Machine learning‐based predictive control of nonlinear processes. Part I: Theory

AbstractThis article focuses on the design of model predictive control (MPC) systems for nonlinear processes that utilize an ensemble of recurrent neural network (RNN) models to predict nonlinear dynamics. Specifically, RNN models are initially developed based on a data set generated from extensive open‐loop simulations within a desired process operation region to capture process dynamics with a sufficiently small modeling error between the RNN model and the actual nonlinear process model. Subsequently, Lyapunov‐based MPC (LMPC) that utilizes RNN models as the prediction model is developed to achieve closed‐loop state boundedness and convergence to the origin. Additionally, machine learning ensemble regression modeling tools are employed in the formulation of LMPC to improve prediction accuracy of RNN models and overall closed‐loop performance while parallel computing is utilized to reduce computation time. Computational implementation of the method and application to a chemical reactor example is discussed in the second article of this series.

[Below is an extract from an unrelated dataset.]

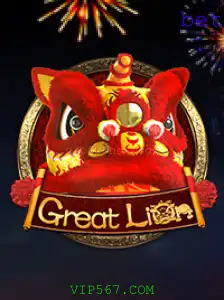 Descubra o Emocionante Mundo de GreatLion: Um Guia Completo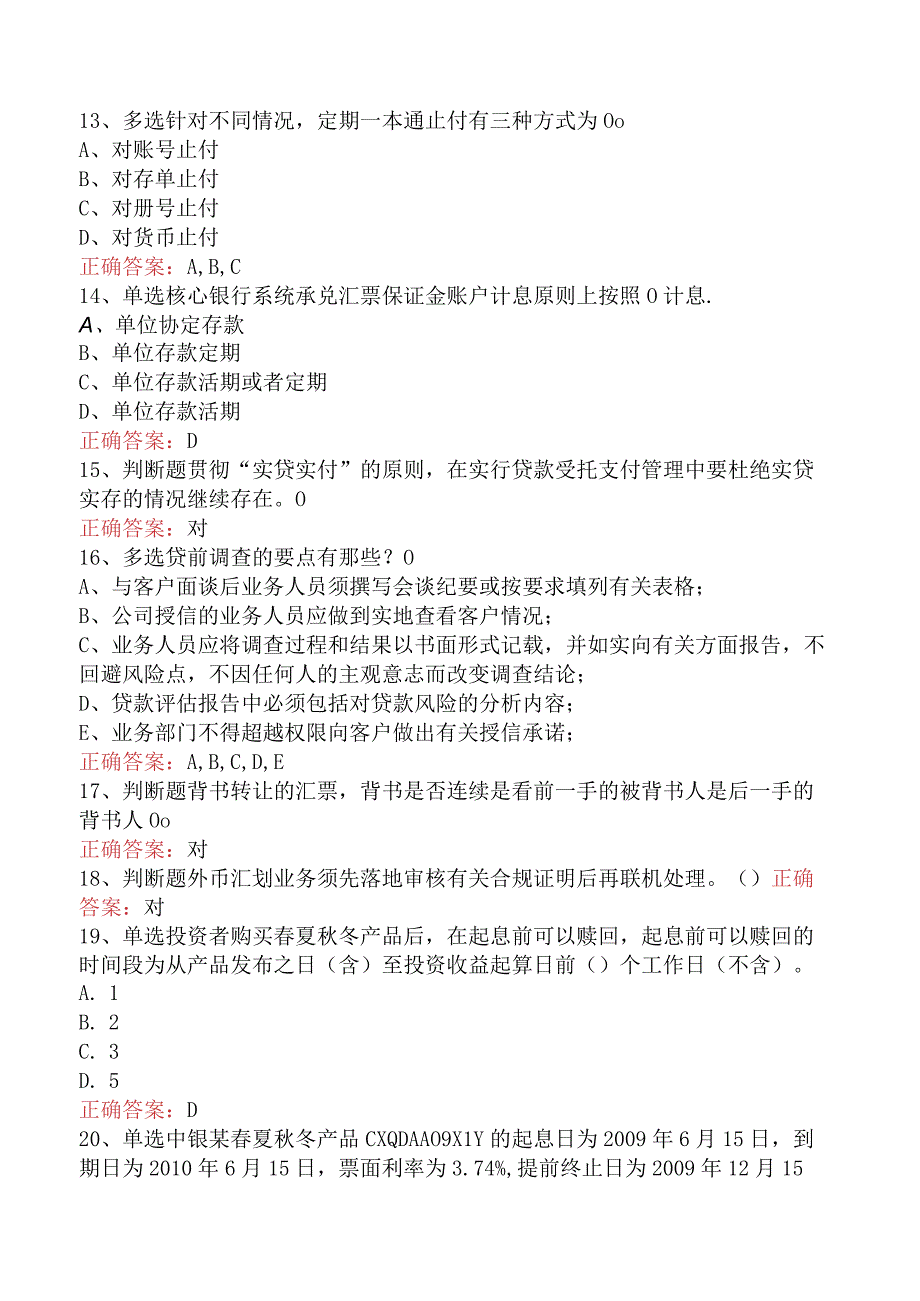 银行客户经理考试：中国银行客户经理考试考试题一.docx_第3页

Machine‐learning‐based predictive control of nonlinear processes. Part II: Computational implementation

AbstractMachine learning is receiving more attention in classical engineering fields, and in particular, recurrent neural networks (RNNs) coupled with ensemble regression tools have demonstrated the capability of modeling nonlinear dynamic processes. In Part I of this two‐article series, the Lyapunov‐based model predictive control (LMPC) method using a single RNN model and an ensemble of RNN models, respectively, was rigorously developed for a general class of nonlinear systems. In the present article, computational implementation issues of this new control method ranging from training of the RNN models, ensemble regression of the RNN models, and parallel computation for accelerating the real‐time model calculations are addressed. Furthermore, a chemical reactor example is used to demonstrate the implementation and effectiveness of these machine‐learning tools in LMPC as well as compare them with standard state‐space model identification tools.